* Begin RECORD EXTRACTS *

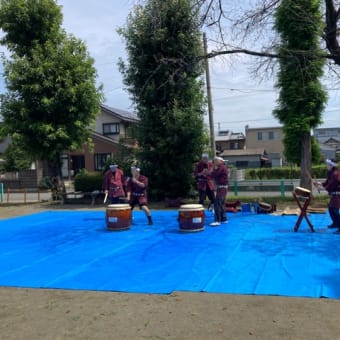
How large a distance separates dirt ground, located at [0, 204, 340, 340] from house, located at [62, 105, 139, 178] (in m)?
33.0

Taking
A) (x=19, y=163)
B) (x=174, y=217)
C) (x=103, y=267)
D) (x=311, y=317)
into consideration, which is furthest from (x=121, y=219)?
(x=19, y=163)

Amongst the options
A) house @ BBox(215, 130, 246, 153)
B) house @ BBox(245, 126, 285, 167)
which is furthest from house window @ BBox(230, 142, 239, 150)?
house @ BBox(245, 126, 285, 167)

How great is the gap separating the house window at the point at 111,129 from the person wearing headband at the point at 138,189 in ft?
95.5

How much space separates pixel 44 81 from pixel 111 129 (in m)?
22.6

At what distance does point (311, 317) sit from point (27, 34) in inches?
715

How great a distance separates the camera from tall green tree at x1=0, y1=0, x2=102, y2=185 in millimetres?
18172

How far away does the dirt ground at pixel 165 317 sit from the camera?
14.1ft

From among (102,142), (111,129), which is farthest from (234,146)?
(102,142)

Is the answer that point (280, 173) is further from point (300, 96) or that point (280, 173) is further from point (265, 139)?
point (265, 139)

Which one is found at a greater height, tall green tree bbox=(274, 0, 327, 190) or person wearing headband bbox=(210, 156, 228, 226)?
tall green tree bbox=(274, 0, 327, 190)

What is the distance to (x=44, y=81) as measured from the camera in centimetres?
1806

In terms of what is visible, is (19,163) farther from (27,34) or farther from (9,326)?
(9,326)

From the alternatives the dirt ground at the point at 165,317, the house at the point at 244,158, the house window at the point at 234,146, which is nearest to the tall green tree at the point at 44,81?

* End RECORD EXTRACTS *

Rewrite all the records with "house window" replaced by "cottage window" wherever it occurs, keeping everything else the same and leaving out the pictures.

How large a distance separates dirt ground, located at [0, 204, 340, 340] from house, located at [62, 105, 139, 178] (in m)?
33.0

Taking
A) (x=19, y=163)
B) (x=174, y=217)
C) (x=103, y=267)
D) (x=311, y=317)
into consideration, which is furthest from (x=121, y=219)?
(x=19, y=163)

Amongst the options
A) house @ BBox(215, 130, 246, 153)
B) house @ BBox(245, 126, 285, 167)
which is furthest from cottage window @ BBox(230, 142, 239, 150)?
house @ BBox(245, 126, 285, 167)

How great is the gap separating the cottage window at the point at 111,129 from the person wearing headband at the point at 138,189 in ft?
95.5

How much space separates pixel 44 81 from pixel 111 129 (in m)?
22.6

At what distance does point (311, 317) sit from point (27, 34) in inches?
715

How great a distance separates the camera from tall green tree at x1=0, y1=0, x2=102, y2=185 in millimetres?
18172

How far away does the dirt ground at pixel 165 317 sit from the camera?
14.1ft

From among (102,142), (111,129), which is farthest from (234,146)?
(102,142)

Is the answer that point (280, 173) is further from point (300, 96) or that point (280, 173) is further from point (265, 139)?
point (265, 139)

Which one is found at a greater height, tall green tree bbox=(274, 0, 327, 190) or person wearing headband bbox=(210, 156, 228, 226)?
tall green tree bbox=(274, 0, 327, 190)

What is the distance to (x=44, y=81) as measured from the camera in centimetres?
1806

In terms of what is visible, is (19,163) farther from (27,34) or farther from (9,326)?
(9,326)

From the alternatives the dirt ground at the point at 165,317, the house at the point at 244,158, the cottage window at the point at 234,146, which is nearest to the tall green tree at the point at 44,81?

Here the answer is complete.